Два силуэта не спеша приближались, тогда как третий пошел открыть дверь лифта. Значит, теперь уже никто не сможет вызвать его. А пока люди надумают спуститься по лестнице… Если бы каким-то чудом мог появиться Патрик и спасти ее…

Беатриса поняла, что, если она не хочет умереть, рассчитывать можно только на себя. Она швырнула сумку под ноги нападавшим, которые находились всего в пяти-шести метрах от нее, и, воспользовавшись мигом их замешательства, бросилась в машину и немедленно защелкнула двери. К счастью, из-за погоды окна были закрыты.

Дрожащей рукой она включила зажигание. К ее несказанному облегчению, мотор завелся с первого оборота. Выжав до предела газ, она рванула машину назад и тут же услышала разъяренные крики молодых людей, которые отнюдь не признали себя побежденными: извивающимися цепями они принялись молотить по кузову, и этот град ударов по металлу испугал Беатрису так, что от какого-то ее неверного движения мотор заглох.
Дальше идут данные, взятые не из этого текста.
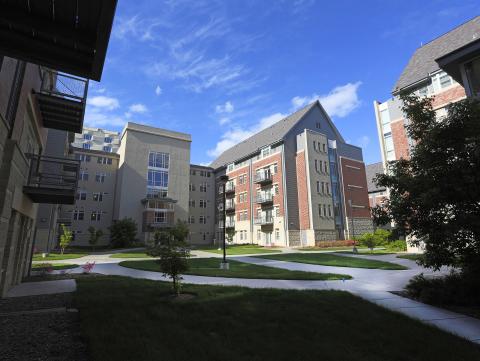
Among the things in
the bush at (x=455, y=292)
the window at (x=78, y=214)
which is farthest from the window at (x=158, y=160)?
the bush at (x=455, y=292)

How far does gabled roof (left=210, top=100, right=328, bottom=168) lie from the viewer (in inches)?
1902

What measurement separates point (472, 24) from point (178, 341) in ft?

Она сочла себя погибшей: сейчас они разобьют стекла — разве устоят они перед этим бешеным напором? — и, обезумев от гнева, от сопротивления, нещадно отомстят за все, например, изнасилуют и изобьют, прежде чем убить.

Явившаяся из глубины веков, рожденная первобытным страхом женщин перед нападающими самцами, какая-то дикая сила проснулась в Беатрисе. Она, как фурия, сражалась с хищниками, обступившими хрупкий металлический каркас, — последнюю преграду, отделявшую ее от них, и Беатриса, которой однажды из-за дорожной поломки пришлось толкать свою машину, знала, что она не такая тяжелая: втроем они запросто опрокинут ее.